Friday, May 06, 2005

you can't always get what you want

I took the day off from work today because I wanted to sleep in and hopefully begin to feel rested. Instead I woke up with a sore throat, a headache, and a lot of stress caused by my dreams.

I wanted to have all my packing done so that this move will go smoothly. From where I sit now, it doesn't look like anything has been packed.

In contrast to the cynicism of the Garden State quote, I wanted to reflect about the possibility that I did create a new home for myself. And now I am emotionally preparing to leave it. Unfortunately, I gave the impression that I am dreading moving home. This isn't the case at all. I love my family. In fact, I like my family. Which some people can't say. I've just always been very independent. I think it would be acceptable for me to say that I have created a new home if I had a husband and children who lived there with me. I guess I just feel like home is the place where you experience life.

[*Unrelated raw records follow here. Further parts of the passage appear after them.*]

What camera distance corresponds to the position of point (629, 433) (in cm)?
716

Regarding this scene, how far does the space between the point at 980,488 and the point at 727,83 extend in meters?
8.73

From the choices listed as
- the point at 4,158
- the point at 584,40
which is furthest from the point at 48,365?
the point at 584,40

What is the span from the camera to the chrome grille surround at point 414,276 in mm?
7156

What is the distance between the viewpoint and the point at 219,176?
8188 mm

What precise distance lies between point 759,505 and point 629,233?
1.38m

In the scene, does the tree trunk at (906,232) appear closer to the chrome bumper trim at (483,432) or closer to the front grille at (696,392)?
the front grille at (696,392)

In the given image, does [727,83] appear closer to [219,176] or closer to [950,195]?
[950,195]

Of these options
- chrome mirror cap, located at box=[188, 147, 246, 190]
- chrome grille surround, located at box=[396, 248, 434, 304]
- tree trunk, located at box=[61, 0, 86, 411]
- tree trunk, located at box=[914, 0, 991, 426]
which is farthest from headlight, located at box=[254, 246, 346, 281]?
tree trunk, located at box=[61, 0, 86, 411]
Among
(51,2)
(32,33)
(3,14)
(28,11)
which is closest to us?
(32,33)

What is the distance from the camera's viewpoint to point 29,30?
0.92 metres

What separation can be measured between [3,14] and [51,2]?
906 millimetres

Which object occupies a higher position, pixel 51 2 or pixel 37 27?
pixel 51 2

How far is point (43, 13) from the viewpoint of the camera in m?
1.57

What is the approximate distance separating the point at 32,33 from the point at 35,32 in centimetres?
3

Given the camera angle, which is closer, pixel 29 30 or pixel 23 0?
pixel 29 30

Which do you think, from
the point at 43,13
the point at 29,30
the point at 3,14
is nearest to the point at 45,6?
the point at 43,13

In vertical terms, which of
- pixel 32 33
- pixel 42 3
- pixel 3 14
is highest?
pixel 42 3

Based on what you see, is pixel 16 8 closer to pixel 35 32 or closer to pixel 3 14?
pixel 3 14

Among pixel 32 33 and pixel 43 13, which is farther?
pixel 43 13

Since the start of the year I've been faced with making decisions and choices, and I wanted to believe that these choices and decisions wouldn't affect others. But I have to accept the fact that my actions do have consequences and sometimes not just for me. I love the people in my life. But sometimes I can be selfish. I start to think it's all about me. And I start to think that I can choose what is best for me. I read a book last year called "The Secret Life of Bees". I don't necessarily recommend this book unless you are just bored. But there was a quote in there that struck me as I read it.
"The problem is they know what matters, but they don't choose it. The hardest thing on earth is choosing what matters."
I know what matters. And I want to start choosing what matters. Because unfortunately it isn't just about the now. It is going to affect the later.

I might not always get what I want, and that's okay.

1 Comments:

Blogger Kerri said...

'you can't always get what you waaaahannt, you can't always get what you waaaahaant, but if you try sometimes, you might just find, you get what you neeeed'.

(and you need to allow non-blogspoters to post comments. go change your settings now!)